Document segment:
SAN GABRIEL, CA – For the last 13 years, Jefferson Middle School eighth-grade language arts teacher Heather Wolpert-Gawron has followed a simple approach to teaching: to make schoolwork fun with long-term projects that sharpen her students’ critical thinking skills.

“If you can make a middle schooler smile during the day – that’s almost as important as any other academic goal because you have to engage these students and give them reasons to be happy,” Wolpert-Gawron said. “If you can reach them, then they’re yours and they’ll hear what you have to say and be willing to try new things.”

Wolpert-Gawron is known for her use of project-based learning, a form of instruction that develops attitudes and lateral thinking in her students by teaching them how to thoughtfully respond to engaging and complex challenges with hands-on work. She said project-based learning encourages students to think of their own solutions with limited guidance.

Under Wolpert-Gawron’s guidance, Jefferson students have embraced project-based learning through activities like the superhero unit, in which eighth-graders create scientifically-realistic heroes and form leagues to pitch global solutions to the United Nations.

Her most celebrated schoolwide activity is the Invention Convention, which gives students two months to design, fabricate and market inventions to solve everyday problems. During last year’s event, more than 600 students had their work judged by JPL and Cal Tech representatives.

“I love to see teachers develop project-based learning mentalities because it embraces student choice along with independent and collaborative learning,” Wolpert-Gawron said. “Those activities help students look back on middle school in a positive way.”

Wolpert-Gawron discovered her interest in teaching when she was working in publicity as an executive assistant.

After creating a lesson plan for a Hollywood entertainment producer’s child, she realized her love of education outweighed her enjoyment of working in the entertainment industry.

Wolpert-Gawron continued to work in publicity while taking night and online classes, obtaining her teaching credential from Cal State Northridge in 2000. She also received a master’s in instructional design and technology with an online learning emphasis from Walden University in 2010.

Source material:
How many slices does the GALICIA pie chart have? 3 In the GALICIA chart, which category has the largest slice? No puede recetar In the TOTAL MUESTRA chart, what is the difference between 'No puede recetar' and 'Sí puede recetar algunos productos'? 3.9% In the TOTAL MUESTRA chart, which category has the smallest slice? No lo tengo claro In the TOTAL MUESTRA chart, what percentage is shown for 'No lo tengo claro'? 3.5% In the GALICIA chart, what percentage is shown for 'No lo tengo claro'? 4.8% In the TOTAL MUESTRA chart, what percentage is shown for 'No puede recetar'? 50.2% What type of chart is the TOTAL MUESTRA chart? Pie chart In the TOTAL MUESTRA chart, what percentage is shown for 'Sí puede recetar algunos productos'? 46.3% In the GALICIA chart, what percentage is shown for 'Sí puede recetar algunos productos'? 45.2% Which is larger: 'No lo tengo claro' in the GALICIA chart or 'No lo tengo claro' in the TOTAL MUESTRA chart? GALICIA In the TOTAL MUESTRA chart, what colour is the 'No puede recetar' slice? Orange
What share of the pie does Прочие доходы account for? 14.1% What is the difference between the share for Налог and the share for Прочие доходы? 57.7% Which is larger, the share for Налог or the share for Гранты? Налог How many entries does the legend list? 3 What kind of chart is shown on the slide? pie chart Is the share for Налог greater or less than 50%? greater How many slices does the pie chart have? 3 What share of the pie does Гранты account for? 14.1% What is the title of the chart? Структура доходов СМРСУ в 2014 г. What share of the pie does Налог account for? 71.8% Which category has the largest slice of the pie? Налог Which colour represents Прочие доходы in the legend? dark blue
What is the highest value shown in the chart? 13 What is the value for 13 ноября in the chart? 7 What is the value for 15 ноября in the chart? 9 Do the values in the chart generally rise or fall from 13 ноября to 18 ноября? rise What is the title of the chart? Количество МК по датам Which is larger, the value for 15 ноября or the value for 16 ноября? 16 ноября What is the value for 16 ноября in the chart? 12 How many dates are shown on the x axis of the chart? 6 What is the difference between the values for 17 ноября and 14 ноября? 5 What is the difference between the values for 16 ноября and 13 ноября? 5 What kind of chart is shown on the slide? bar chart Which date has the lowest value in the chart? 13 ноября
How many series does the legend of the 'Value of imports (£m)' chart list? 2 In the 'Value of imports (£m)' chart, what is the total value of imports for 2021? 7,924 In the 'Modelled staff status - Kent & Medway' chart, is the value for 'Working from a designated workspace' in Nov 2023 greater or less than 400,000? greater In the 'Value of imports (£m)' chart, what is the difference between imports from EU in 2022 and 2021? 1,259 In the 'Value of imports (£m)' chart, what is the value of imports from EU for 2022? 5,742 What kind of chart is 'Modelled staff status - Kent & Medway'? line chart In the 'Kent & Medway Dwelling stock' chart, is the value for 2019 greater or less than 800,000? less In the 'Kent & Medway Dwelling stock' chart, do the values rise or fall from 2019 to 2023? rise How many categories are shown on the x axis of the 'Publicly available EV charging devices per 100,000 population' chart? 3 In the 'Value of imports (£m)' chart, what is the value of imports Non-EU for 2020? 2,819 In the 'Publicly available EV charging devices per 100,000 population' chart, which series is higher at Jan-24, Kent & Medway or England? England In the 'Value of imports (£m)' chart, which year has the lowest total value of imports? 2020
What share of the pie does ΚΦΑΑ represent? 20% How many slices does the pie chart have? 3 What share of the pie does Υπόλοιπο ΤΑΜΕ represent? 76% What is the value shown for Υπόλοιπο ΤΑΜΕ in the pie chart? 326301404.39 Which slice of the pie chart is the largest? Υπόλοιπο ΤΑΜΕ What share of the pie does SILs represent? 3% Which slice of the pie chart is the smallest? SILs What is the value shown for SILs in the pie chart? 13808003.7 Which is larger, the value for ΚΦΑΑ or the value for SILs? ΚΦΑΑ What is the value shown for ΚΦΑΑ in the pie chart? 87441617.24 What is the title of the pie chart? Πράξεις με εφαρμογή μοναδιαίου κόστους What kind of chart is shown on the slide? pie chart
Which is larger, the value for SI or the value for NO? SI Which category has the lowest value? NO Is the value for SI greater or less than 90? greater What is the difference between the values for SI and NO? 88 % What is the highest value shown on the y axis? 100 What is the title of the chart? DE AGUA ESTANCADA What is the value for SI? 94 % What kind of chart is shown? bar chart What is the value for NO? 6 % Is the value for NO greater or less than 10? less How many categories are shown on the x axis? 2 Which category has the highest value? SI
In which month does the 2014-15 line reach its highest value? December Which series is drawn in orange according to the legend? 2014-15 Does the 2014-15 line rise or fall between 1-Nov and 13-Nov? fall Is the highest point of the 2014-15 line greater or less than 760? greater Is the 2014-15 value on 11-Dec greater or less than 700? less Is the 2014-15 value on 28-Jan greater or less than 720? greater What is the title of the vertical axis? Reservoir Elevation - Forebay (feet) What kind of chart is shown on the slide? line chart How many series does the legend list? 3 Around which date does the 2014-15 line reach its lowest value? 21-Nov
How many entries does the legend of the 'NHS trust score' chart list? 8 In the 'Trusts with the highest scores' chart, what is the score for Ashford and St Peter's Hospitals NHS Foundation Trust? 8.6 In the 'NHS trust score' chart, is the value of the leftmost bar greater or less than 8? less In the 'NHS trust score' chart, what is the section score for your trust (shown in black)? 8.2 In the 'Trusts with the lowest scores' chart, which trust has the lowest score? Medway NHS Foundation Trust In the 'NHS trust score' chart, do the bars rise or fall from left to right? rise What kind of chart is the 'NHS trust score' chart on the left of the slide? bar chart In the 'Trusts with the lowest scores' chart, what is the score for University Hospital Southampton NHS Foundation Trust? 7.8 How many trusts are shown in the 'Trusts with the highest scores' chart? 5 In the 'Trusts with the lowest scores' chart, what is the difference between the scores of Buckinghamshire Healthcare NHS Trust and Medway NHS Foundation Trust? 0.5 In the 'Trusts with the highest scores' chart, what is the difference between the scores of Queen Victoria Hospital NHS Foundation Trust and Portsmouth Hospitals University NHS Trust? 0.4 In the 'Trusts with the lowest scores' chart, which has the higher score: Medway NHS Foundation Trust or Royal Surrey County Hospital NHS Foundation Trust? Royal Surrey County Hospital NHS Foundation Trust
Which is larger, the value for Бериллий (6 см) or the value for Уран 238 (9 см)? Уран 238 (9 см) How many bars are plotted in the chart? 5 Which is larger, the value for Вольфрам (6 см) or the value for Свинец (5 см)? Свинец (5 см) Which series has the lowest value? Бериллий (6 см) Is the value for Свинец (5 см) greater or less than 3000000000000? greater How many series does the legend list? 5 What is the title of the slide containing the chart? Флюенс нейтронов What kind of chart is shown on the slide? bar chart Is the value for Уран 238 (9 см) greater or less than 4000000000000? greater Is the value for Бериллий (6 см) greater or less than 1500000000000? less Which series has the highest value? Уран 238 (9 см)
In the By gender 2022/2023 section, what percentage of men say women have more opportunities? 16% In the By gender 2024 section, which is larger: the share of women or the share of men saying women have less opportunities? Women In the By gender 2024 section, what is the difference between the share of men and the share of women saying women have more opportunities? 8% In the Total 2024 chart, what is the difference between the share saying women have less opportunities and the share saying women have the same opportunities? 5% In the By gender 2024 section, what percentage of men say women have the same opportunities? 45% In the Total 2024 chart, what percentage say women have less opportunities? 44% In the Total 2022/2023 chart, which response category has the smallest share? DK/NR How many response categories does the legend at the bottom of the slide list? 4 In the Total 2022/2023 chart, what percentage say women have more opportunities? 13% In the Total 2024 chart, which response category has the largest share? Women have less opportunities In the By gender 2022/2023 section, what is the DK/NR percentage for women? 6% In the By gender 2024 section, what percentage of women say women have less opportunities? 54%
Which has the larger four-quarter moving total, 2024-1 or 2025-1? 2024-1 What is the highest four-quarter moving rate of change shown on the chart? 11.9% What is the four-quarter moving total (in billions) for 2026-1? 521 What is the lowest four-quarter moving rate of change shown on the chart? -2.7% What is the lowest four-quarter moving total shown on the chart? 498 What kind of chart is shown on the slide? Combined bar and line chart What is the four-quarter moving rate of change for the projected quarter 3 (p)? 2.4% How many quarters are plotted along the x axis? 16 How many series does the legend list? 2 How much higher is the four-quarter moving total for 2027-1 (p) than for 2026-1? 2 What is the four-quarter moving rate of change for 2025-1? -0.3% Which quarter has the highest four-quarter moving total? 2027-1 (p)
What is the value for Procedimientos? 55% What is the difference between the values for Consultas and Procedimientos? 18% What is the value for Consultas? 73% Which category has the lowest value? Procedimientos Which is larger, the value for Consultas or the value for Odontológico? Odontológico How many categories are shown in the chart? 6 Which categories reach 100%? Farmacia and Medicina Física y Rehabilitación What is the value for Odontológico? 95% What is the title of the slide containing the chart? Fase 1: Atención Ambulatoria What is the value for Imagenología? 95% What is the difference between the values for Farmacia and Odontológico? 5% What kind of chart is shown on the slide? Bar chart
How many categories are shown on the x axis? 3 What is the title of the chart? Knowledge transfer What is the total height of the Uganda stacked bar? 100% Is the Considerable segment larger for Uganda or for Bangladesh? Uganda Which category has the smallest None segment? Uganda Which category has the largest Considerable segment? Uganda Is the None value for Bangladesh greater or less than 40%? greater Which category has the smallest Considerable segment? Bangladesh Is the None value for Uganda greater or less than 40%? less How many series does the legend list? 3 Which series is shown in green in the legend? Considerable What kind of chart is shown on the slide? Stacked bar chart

Work task 1:
In the article on Heather Wolpert-Gawron, how much time does the Invention Convention give students to design, fabricate and market their inventions?
Work task 2:
Translate this sentence from the article on Heather Wolpert-Gawron into Spanish: "Wolpert-Gawron discovered her interest in teaching when she was working in publicity as an executive assistant."
Work task 3:
Reproduce word for word the stretch of the article on Heather Wolpert-Gawron that begins at the words "Wolpert-Gawron is known" and stops after the words "Cal Tech representatives.".

Expected answer 1:
Two months.

Expected answer 2:
Wolpert-Gawron descubrió su interés por la enseñanza cuando trabajaba en publicidad como asistente ejecutiva.

Expected answer 3:
Wolpert-Gawron is known for her use of project-based learning, a form of instruction that develops attitudes and lateral thinking in her students by teaching them how to thoughtfully respond to engaging and complex challenges with hands-on work. She said project-based learning encourages students to think of their own solutions with limited guidance.

Under Wolpert-Gawron’s guidance, Jefferson students have embraced project-based learning through activities like the superhero unit, in which eighth-graders create scientifically-realistic heroes and form leagues to pitch global solutions to the United Nations.

Her most celebrated schoolwide activity is the Invention Convention, which gives students two months to design, fabricate and market inventions to solve everyday problems. During last year’s event, more than 600 students had their work judged by JPL and Cal Tech representatives.